Dear RSA, Trust Is Earned Every Day--You're Not Earning It Today
March 22, 2011
Trust is earned every day, and in information security, your customers' trust is easy to lose and hard to earn back. RSA had a breach with unknown ramifications. RSA Chairman Art Coviello's cryptic notice, and RSA's relative silence since then, is not helping customers feel confident in SecurID as a product or RSA as a company. Just look at what's happening on Twitter for gems like this: "Dear #RSA, open your pants and show us the problem, or we will never trust you again."

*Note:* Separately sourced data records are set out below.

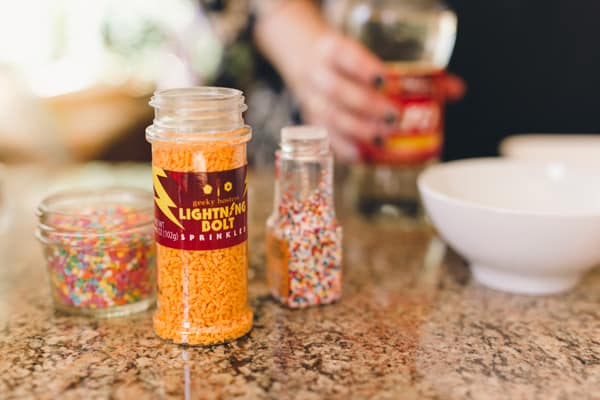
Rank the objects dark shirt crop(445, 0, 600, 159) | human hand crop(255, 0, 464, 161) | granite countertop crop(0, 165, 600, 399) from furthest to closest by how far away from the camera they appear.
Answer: dark shirt crop(445, 0, 600, 159) → human hand crop(255, 0, 464, 161) → granite countertop crop(0, 165, 600, 399)

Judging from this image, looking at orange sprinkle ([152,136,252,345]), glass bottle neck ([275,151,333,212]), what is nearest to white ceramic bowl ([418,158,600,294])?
glass bottle neck ([275,151,333,212])

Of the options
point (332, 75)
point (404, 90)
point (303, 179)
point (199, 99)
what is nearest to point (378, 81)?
point (404, 90)

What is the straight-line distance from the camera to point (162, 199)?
72cm

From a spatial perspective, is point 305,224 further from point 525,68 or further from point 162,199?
point 525,68

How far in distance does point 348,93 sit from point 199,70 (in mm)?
933

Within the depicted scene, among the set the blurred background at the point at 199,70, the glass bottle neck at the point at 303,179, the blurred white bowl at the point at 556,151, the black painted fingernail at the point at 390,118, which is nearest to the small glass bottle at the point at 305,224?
the glass bottle neck at the point at 303,179

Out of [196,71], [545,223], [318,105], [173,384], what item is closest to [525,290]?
[545,223]

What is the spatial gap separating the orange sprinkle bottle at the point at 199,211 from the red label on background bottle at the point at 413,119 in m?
0.38

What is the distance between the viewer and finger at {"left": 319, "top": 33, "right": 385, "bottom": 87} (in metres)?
1.14

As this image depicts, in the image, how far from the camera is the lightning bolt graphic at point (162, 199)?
2.33ft

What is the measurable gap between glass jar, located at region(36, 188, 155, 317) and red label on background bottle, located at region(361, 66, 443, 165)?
43 cm

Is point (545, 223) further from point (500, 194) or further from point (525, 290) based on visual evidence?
point (500, 194)

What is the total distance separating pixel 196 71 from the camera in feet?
6.86

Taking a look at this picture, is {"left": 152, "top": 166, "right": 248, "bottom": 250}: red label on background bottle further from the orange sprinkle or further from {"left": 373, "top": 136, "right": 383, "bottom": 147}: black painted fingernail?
{"left": 373, "top": 136, "right": 383, "bottom": 147}: black painted fingernail
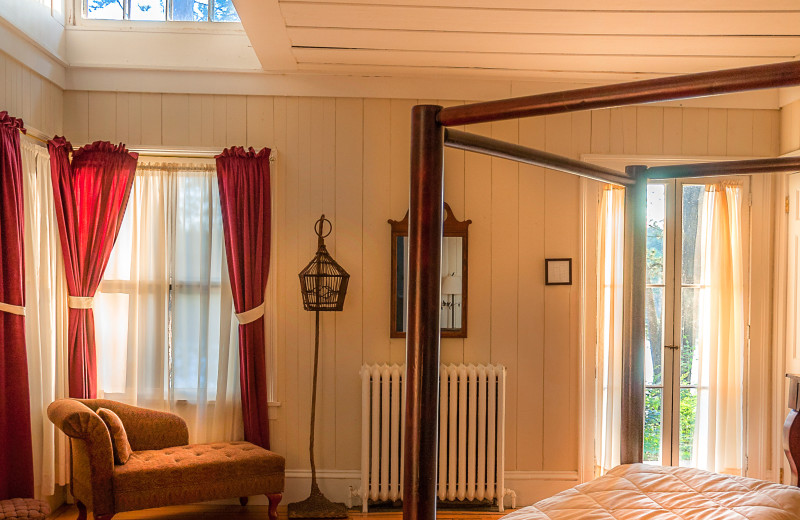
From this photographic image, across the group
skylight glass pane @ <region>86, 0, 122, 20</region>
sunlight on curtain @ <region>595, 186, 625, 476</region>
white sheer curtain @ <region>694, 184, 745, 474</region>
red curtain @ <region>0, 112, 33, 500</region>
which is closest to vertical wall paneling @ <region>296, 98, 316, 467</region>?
skylight glass pane @ <region>86, 0, 122, 20</region>

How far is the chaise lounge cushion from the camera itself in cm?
384

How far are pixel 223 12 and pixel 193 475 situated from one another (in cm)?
297

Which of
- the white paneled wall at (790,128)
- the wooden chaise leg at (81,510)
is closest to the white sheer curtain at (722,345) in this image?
the white paneled wall at (790,128)

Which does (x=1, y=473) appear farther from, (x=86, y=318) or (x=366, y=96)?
(x=366, y=96)

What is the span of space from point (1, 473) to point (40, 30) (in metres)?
2.55

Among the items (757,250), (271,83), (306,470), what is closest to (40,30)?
(271,83)

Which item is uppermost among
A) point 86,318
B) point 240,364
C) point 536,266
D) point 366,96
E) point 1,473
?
point 366,96

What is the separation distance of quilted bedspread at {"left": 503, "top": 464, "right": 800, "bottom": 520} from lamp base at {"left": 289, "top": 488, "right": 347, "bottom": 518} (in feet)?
8.71

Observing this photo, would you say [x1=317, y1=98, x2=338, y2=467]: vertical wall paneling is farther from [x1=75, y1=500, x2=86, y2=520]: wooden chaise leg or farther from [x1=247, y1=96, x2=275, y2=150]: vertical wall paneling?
[x1=75, y1=500, x2=86, y2=520]: wooden chaise leg

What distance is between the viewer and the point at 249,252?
181 inches

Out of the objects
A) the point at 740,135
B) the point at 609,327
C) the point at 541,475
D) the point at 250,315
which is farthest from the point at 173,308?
the point at 740,135

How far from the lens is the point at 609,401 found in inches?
189

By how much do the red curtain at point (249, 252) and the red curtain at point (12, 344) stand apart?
1220mm

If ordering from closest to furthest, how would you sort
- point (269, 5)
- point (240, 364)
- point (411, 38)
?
1. point (269, 5)
2. point (411, 38)
3. point (240, 364)
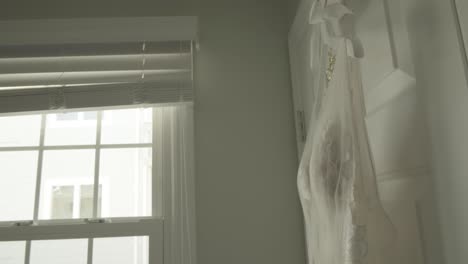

I don't think any reasonable information security or IT professional would expect any vendor to be 100 percent secure, and RSA is no exception. You do your level best (and RSA has some very good people working for it), but you can't stop every attack. Your customers understand. When a problem or breach occurs, however, you retain your customers' trust by being forthright about the problem and stating what you are doing about it. That is what Microsoft and VeriSign did when VeriSign erroneously issued two code signing certificates in 2001. The two companies owned up, came clean and moved on. Fact is, RSA has to come clean publicly about what was taken and when it was taken, and then issue a forthright assessment of the damage to customers. RSA is hiding, and its customers do not like it.
But let's assume the worst, like Steve Gibson does, and think about what would happen if the master seed database was stolen. The damage from the loss of that database entails knowing what it contains. Does it just map token serial numbers to seed values used to initialize the tokens, or does it also map which tokens were sent to customers? Is the random number part of the seed values truly randomly generated, or are they somehow tied to the token in some way? Are the random numbers that are part of the seed random, or can the next one be derived? Why are the serial-to-seed mappings retained, anyway? You and I could probably come up with dozens more questions about the impact of losing the seed database, and it is natural for us to tend toward the worst case.
Maybe the seed data base wasn't breached? Steve Bellovin is "worried about the source code to any of the myriad back-end administrative products necessary to use SecurID. ... An attacker who could penetrate these administrative systems doesn't have to worry about key generation or cryptanalysis; they could simply steal existing keys or insert new ones of their own." Getting the source code to the SecurID software would give attackers a clear advantage in targeting software vulnerabilities that could be exploited. Remember, every SecurID installation has a database that maps user names, tokens, seeds and pins together. Given that data set, now an attacker can impersonate specific users, and that is a significant threat. Exploiting servers and communications channels is an effective attack strategy.
The truth is, RSA customers don't know what was lost--RSA isn't saying--and they are getting an earful of wild speculation and hyperbole from news outlets, blog posts and other outlets. (I do not include Gibson or Bellovin in this group.) Customers are getting angry because not only have they made an investment in SecurID, they have made investments of time and money in all the other systems that are integrated and rely on SecurID. Add it up and the costs are enormous. And now there is a breach, and without any other information, these same customers have no idea about the risks to their SecurID systems. That's OK, though, because RSA sent a new support note to its customers yesterday that included a FAQ.